Decoding the retrotranslocation step of ERAD in a mammalian system

Endoplasmic Reticulum associated degradation (ERAD) of terminally misfolded proteins plays an important role in maintaining ER homeostasis. Although being widely studied, several steps in the mechanism of this process remain unclear. One such step is the retrotranslocation of terminally misfolded proteins from ER to cytosol for its proteasome-dependent degradation. Many studies have tried to decipher the retrotranslocation mechanism using yeast as the model system. However, its exact mechanism, especially in the mammalian system, remains unknown.
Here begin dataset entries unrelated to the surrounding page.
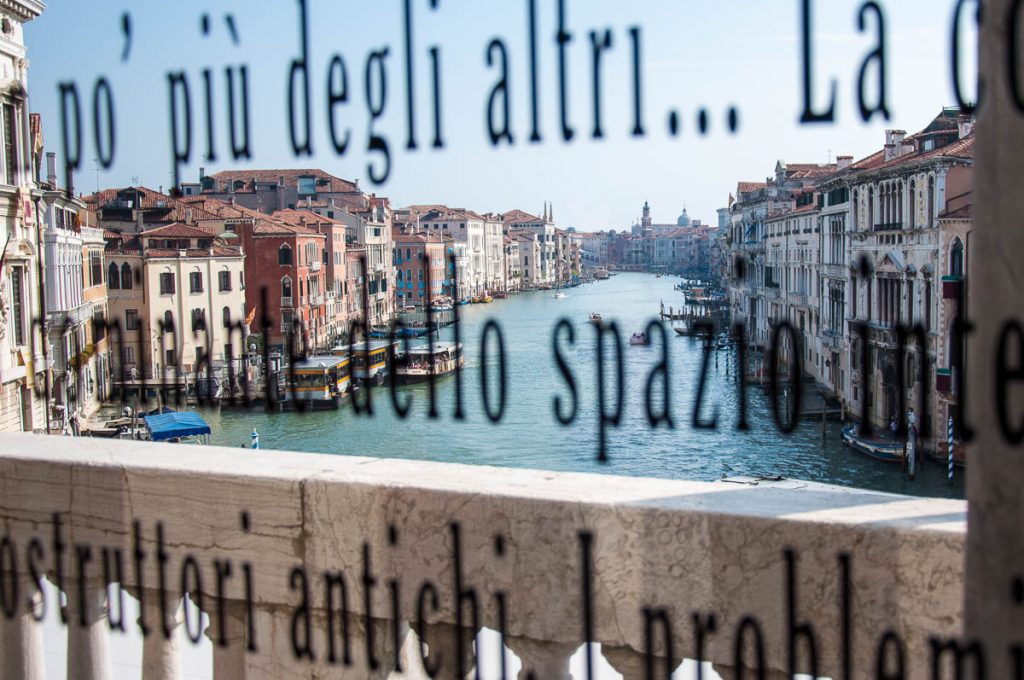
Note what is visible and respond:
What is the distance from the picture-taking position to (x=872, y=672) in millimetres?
824

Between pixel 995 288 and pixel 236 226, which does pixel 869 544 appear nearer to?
pixel 995 288

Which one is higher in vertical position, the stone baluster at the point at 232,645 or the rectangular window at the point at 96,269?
the rectangular window at the point at 96,269

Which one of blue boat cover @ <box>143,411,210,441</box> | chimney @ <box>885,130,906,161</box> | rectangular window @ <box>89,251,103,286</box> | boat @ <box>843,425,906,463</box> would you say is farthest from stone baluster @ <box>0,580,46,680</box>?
boat @ <box>843,425,906,463</box>

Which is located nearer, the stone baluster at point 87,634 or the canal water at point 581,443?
the stone baluster at point 87,634

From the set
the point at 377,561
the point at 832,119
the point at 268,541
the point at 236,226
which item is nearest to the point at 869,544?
the point at 832,119

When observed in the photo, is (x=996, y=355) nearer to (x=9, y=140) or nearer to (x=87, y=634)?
(x=87, y=634)

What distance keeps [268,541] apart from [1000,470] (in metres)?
0.70

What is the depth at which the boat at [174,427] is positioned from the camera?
10.5 metres

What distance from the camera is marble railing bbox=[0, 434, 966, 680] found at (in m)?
0.84

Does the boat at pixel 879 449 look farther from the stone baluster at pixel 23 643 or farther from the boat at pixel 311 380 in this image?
the stone baluster at pixel 23 643

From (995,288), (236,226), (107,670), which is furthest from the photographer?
(236,226)

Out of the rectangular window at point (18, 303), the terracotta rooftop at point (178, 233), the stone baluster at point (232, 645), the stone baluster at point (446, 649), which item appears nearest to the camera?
the stone baluster at point (446, 649)

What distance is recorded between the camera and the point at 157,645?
43.8 inches

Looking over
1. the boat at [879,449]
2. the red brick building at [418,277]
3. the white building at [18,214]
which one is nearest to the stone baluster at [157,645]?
the white building at [18,214]
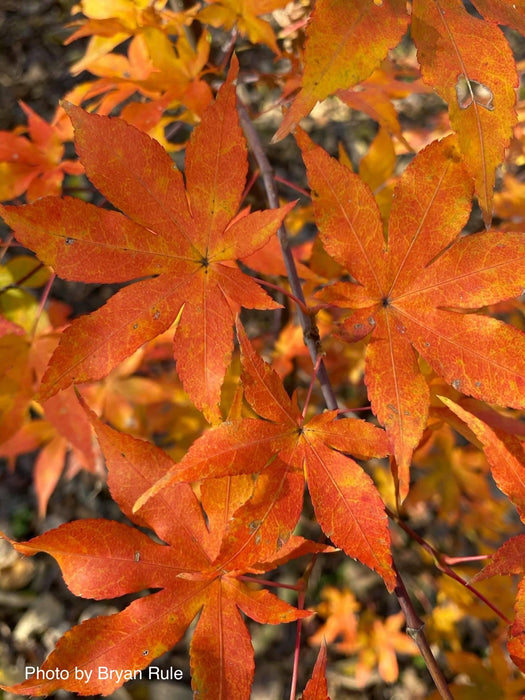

In this study I have used a novel Biotin-acceptor-peptide (BAP) – Biotin Ligase (BirA) approach and applied it together with an ERAD model substrate H2a (asialoglycoprotein receptor 2) to better understand the mechanism behind mammalian retrotranslocation. We hypothesise that upon retrotranslocation, the luminal tail of a membrane ERAD substrate will first be exposed to the cytosol via a retrotranslocation complex. Based on the above hypothesis, H2a (type II membrane protein) was tagged on its C-terminus with a BAP peptide, therefore upon retrotranslocation, H2a-BAP can be specifically biotinylated by an exogenously expressed BirA in the cytosol. I observed that interference with N-glycan processing, specifically mannose trimming inhibited targeting of the ERAD substrate, H2a-BAP, to the retrotranslocation complex. Next, I interfered with proteins which are predicted to be involved in the retrotranslocation, OS-9 (an ER lectin), Sel1L (adaptor protein of Hrd1), Hrd1 (E3 Ubiquitin Ligase), Derlin1 (rhomboid pseudoprotease), and Fbs2 (a cytosolic lectin component of SCFFbs2 ubiquitin ligase). My results lead to interesting insights in the mechanism and dynamics of retrotranslocation.